The Phoenix-Talent School District is right to do away with pay-to-play participation fees for extracurricular activities. Other local districts should do the same.

The Phoenix-Talent School Board’s unanimous decision Aug. 8 to eliminate the fees will cost the district some money — it collected $35,000 last year — but that’s a small price to pay for the benefit to struggling families. The district’s athletic director said it’s an amount the district can afford.

Schools nationwide have turned to participation fees to compensate for shrinking budgets. Many provide sliding scales for families who can’t afford the full fee. The Medford district has money in scholarship funds to help low-income students.

That still represents a stigma that may discourage students from pursuing sports or music. A national poll found lower-income families were less likely to have a teen playing sports than more affluent families.

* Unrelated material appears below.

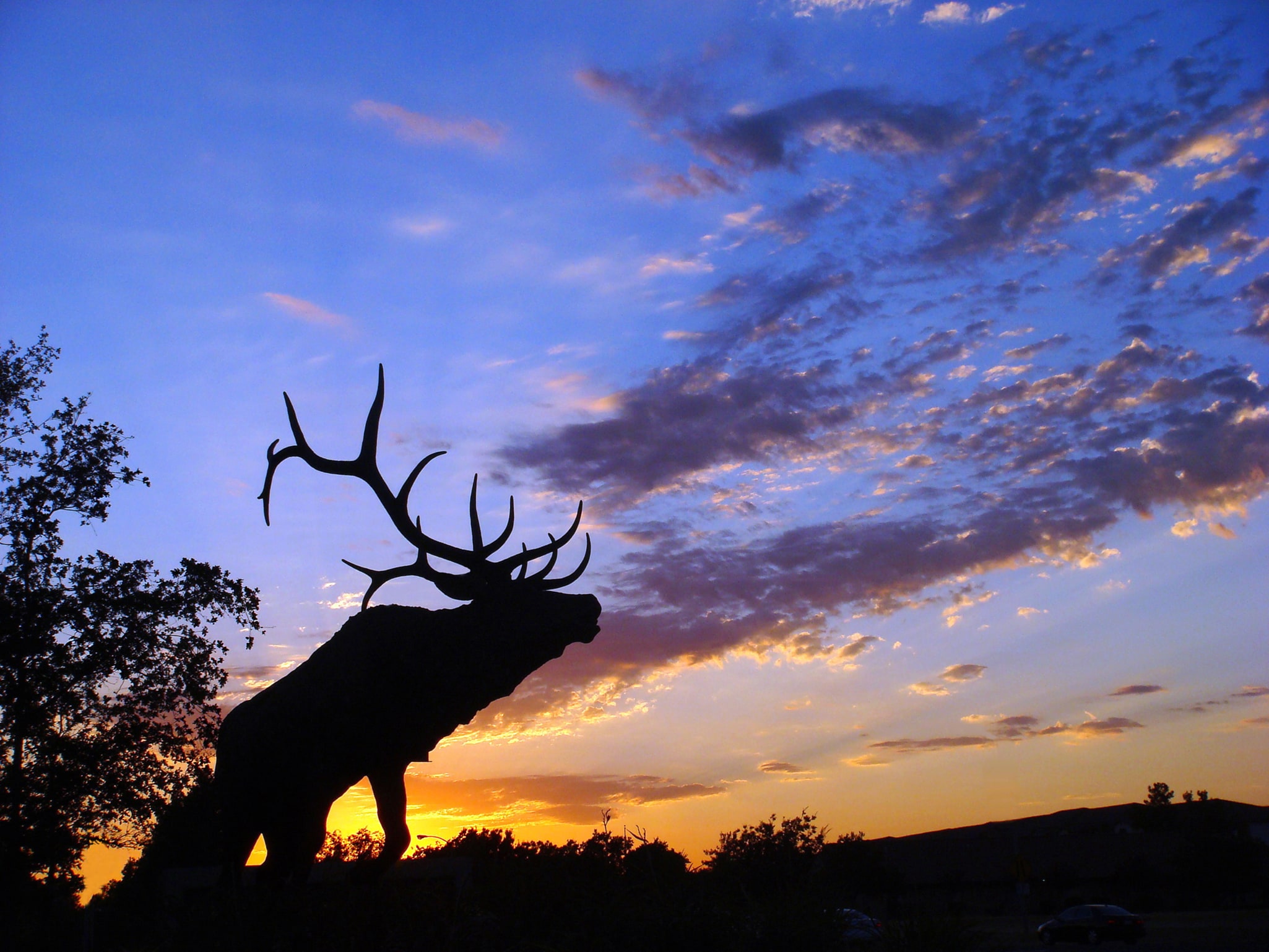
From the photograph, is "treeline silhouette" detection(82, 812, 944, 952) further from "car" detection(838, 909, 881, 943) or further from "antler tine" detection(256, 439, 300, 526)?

What’s the biggest problem facing public education in Oregon? Low graduation rates. What are some of the best ways to keep students showing up and working toward graduation? Sports and music programs.

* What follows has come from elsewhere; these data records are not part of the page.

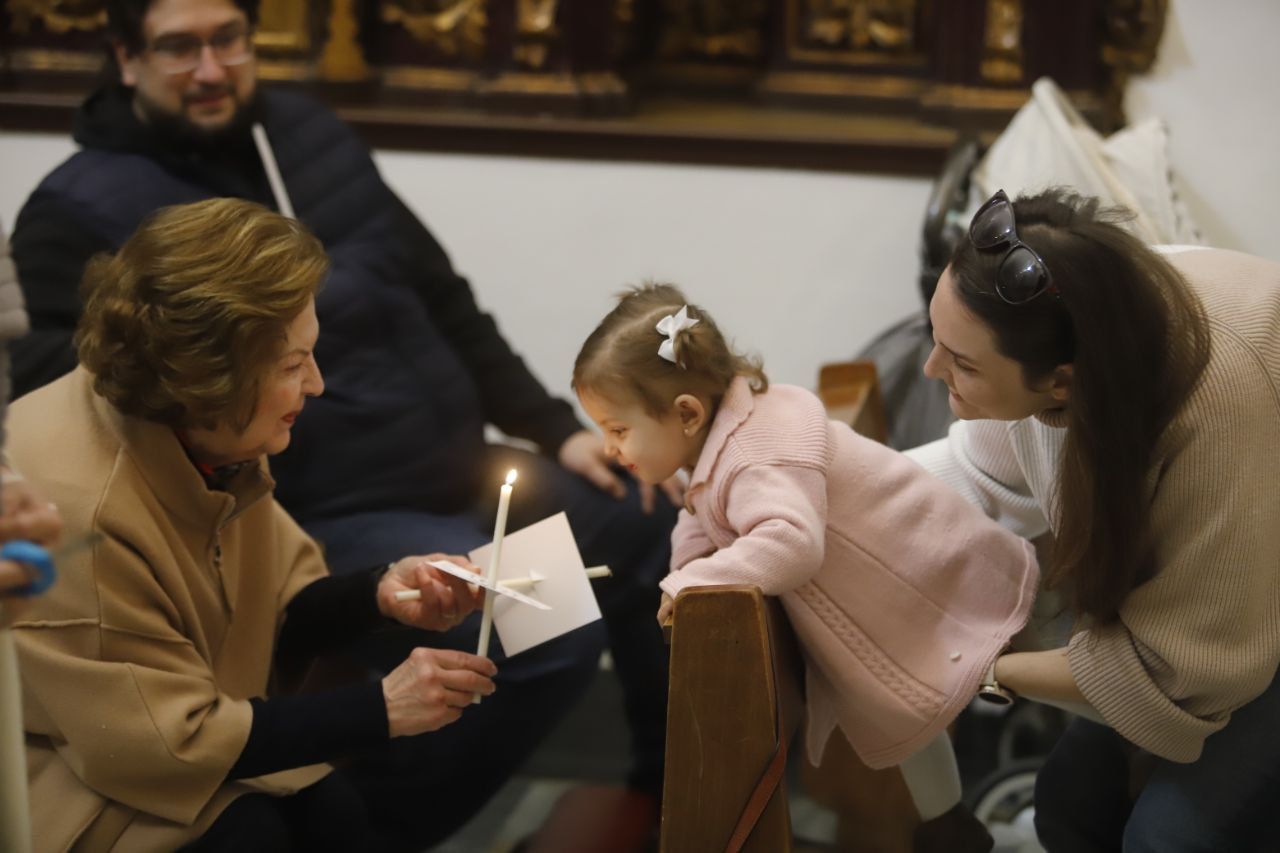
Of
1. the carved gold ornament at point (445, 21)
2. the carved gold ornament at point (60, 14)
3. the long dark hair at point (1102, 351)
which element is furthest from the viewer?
the carved gold ornament at point (60, 14)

Studies show students in music do better in academics, and students in athletics earn higher grades, graduate at a higher rate and are less likely to drop out.

So it makes sense to do everything possible to offer every child the opportunity to participate in activities that are likely to keep them in school.

That means removing barriers that treat students differently based on family income. The relatively small amount it takes to eliminate pay-to-play fees is money well spent.